Greetings;

About an hour ago, based on some comments made that the bayes database needed 
trained on ham as well as spam, and because it seemed to be forgetting some 
of the stuff I'd fed it as spam, I re-wrote that filter rule in kmail to 
launch it using one of my sorted directories from a mailing this as the 
argument.  Syntax otherwise the same as the sa-learn-spam filter.

The sa-learn --spam can process a message in 5 to 10 seconds or so, so if I've 
dropped 20 doofus mails in the spam directory and fire it off, I have it done 
and kmail is back among the living in 2-3 minutes.

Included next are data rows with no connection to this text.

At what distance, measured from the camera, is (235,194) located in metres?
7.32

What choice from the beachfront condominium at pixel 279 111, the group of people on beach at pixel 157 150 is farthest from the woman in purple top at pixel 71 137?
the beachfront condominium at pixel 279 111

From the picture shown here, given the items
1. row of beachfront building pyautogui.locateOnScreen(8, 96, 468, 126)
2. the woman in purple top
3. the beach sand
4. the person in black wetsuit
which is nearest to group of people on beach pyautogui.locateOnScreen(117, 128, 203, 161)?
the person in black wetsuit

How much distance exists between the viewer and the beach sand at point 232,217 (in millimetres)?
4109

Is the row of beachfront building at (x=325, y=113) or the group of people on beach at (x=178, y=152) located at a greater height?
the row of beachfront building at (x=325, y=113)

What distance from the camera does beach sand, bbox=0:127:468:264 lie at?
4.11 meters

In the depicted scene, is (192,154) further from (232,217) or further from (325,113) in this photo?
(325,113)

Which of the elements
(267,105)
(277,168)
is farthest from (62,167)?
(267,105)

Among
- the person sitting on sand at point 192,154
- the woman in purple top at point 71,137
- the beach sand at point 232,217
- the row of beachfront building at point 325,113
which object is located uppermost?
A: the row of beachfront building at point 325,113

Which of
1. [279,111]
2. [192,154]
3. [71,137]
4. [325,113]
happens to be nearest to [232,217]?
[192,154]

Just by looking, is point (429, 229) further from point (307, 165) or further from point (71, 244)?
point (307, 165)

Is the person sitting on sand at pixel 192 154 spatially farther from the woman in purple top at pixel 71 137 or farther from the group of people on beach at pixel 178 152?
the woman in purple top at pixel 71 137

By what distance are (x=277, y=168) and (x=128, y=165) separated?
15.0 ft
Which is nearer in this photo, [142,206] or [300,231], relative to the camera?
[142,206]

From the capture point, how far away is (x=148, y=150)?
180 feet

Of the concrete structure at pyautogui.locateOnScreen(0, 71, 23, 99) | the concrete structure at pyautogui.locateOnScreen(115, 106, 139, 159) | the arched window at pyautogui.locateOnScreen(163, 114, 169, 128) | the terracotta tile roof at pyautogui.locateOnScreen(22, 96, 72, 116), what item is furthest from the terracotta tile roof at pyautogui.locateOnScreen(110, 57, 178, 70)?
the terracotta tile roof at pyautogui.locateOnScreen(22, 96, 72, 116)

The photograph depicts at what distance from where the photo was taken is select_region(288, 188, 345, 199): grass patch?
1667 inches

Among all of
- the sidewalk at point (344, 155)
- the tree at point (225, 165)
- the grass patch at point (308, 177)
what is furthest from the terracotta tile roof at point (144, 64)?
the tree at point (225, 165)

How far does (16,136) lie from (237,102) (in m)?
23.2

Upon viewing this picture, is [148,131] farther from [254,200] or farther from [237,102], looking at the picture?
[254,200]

But, feeding it a 'ham' directory with about 7k messages in it, turned 
sa-learn into a 100% cpu hog, incrementing the message processed number only 
about every 3 to 5 minutes. I couldn't kill it, it kept coming back and I 
must have fed it a kill -9 50 times.  Finally, one of the kills killed x too!  
But no console came back, so I had to hit the reset button.  The reboot was 
like molassses in January, so I did a power down, same story.  Same story 3 
times running, so I went and made a sandwich while it set powered down.  Then 
the reboot was normal up to e2fscking a a 372GB drive I use for amanda, the 
backup proggy.  That hung, with no indication of progress for about 20 
minutes, no marching **** or anything.  But it finally fell through and 
completed the bootup, and is running normally now but it has taken the 
majority of an hour to do this.

So what is the maximum number of files in a directory that one can feed to 
sa-learn --ham and expect it to achieve normal speed?  I vaguely recall 
feeding it my corpus of another folder it was having trouble with a year ago, 
the linux-usb list, 600 to 1k messages in it and it was finished in an hour 
that time.

The command that kmail issues to it is:
sa-learn --ham  /root/Mail/(foldername)/cur

Where foldername is whatever mailing list I want to tell it is ham.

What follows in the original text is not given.